CBS Home Entertainment has released the first three seasons of Melrose Place on DVD in Region 1, Region 2 and Region 4 for the very first time. Season 4 was released on April 15 2008 in Region 1. [1]

DVD Name Ep # Region 1 Region 2 (Swedish Edition) Region 2 (UK Edition) Region 4 Additional features
The Complete First Season 32 November 7 2006 November 13 2006 November 13 2006 November 1 2006 Season 1 episode recaps, Mini Featurettes.
The Complete Second Season 32 May 1 2007 May 28 2007 May 14 2007 May 3 2007 Audio Commentary by Series Creator Darren Star, Melrose Place: Meet The Neighbours, Melrose Place: Complex Relationships, Melrose Place: The Best of the Worst
The Complete Third Season 32 November 13 2007 March 13 2008 April 9 2008 Melrose Place: According to Jake, Melrose Place: Seven Minutes In Hell, Everything You Need To Know About Melrose Place Season 3
The Complete Fourth Season 34 April 15 2008 March 2009
The Complete Fifth Season 34 TBA TBA 2009

Possibility of a new "Melrose Place" spin-off

On September 23rd, 2008, Marc Malkin of E! Online reported on the possibility of a new Melrose Place spin-off in the vein of the new Beverly Hills, 90210 spin-off series 90210 ([2]). According to Malkin, former Melrose Place star Lisa Rinna was at TV Guide's post-Emmy party and was quoted as saying "I've heard a rumor of them bringing back the show like they did 90210" and "I heard that it's somewhere at the CW." When asked if she would be willing to reprise her role as Taylor McBride in a new series, Rinna said "I would do it in a heartbeat."

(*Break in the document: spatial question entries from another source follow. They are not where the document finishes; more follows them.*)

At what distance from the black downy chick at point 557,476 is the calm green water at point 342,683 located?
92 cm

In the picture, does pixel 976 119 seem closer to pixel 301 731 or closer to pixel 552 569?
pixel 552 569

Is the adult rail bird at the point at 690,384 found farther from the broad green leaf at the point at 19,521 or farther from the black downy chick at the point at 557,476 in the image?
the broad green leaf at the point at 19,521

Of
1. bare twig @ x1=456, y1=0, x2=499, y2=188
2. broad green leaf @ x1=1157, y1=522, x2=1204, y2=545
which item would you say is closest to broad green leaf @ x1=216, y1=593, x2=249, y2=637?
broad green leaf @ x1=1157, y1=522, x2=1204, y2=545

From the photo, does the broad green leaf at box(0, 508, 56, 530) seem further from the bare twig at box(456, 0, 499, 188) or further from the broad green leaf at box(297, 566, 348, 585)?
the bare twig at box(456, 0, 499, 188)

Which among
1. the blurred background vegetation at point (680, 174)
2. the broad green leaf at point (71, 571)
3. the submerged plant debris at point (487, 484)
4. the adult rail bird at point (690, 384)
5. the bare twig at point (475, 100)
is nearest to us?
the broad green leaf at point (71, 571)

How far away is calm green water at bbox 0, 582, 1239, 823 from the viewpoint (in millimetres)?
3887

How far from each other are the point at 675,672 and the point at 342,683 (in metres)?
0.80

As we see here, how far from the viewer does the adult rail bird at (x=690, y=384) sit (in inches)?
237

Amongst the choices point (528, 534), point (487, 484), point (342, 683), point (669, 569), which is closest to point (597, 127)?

However, Malkin also reports that "a rep for the CW insists there are no plans to bring back Melrose Place."

On Oct 11th, TV Guide reported that series creator Darren Star says that the spinoff a possibility that he'd be interested in pursuing and acknowledged that it's been up for discussion. However, he also noted that no official discussions about the spinoff have taken place.[3]

Notes and references

  1. ^ A short street named "Melrose Place" exists in Los Angeles as an offshoot of Melrose Avenue in West Hollywood; the street contains shops, salons, boutiques and restaurants — but no apartment complexes.
  2. ^ Calabro was the only original cast member to remain on the series throughout its entire run.